The World Health Organization has posted its weekly Sitrep on Zika, Microcephaly and Guillain-Barré syndrome. I've only posted the summary, follow the link to download and read the full 13-page PDF report.
21 April 2016
Zika virus, Microcephaly and Guillain-Barré syndrome
Summary:From 1 January 2007 to 20 April 2016, Zika virus transmission was documented in a total of 66 countries and territories.
- 42 countries are experiencing a first outbreak of Zika virus since 2015, with no previous evidence of circulation, and with ongoing transmission by mosquitos.
- 17 countries have reported evidence of Zika virus transmission prior to 2015, with or without ongoing transmission or have reported an outbreak since 2015 that is now over.
In the week to 20 April, no additional countries have reported mosquito-borne Zika virus transmission. Peru and Portugal are the latest countries to report person-to-person transmission.
- Eight countries have now reported evidence of person-to-person transmission of Zika virus, other than mosquito-borne transmission (Argentina, Chile, France, Italy, New Zealand, Peru, Portugal and the United States of America).

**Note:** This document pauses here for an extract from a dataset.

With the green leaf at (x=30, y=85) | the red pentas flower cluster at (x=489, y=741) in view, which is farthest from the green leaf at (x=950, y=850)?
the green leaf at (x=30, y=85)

Microcephaly and other fetal malformations potentially associated with Zika virus infection or suggestive of congenital infection have been reported in six countries (Brazil, Cabo Verde, Colombia, French Polynesia, Martinique and Panama). Two cases, each linked to a stay in Brazil, were detected in Slovenia and the United States of America. A further case, linked to a brief stay in Mexico, Guatemala and Belize, was detected in a pregnant woman in the United States of America.
In the context of Zika virus circulation, 13 countries and territories worldwide have reported an increased incidence of Guillain-Barré syndrome (GBS) and/or laboratory confirmation of a Zika virus infection among GBS cases.
Based on a growing body of research, there is scientific consensus that Zika virus is a cause of microcephaly and GBS.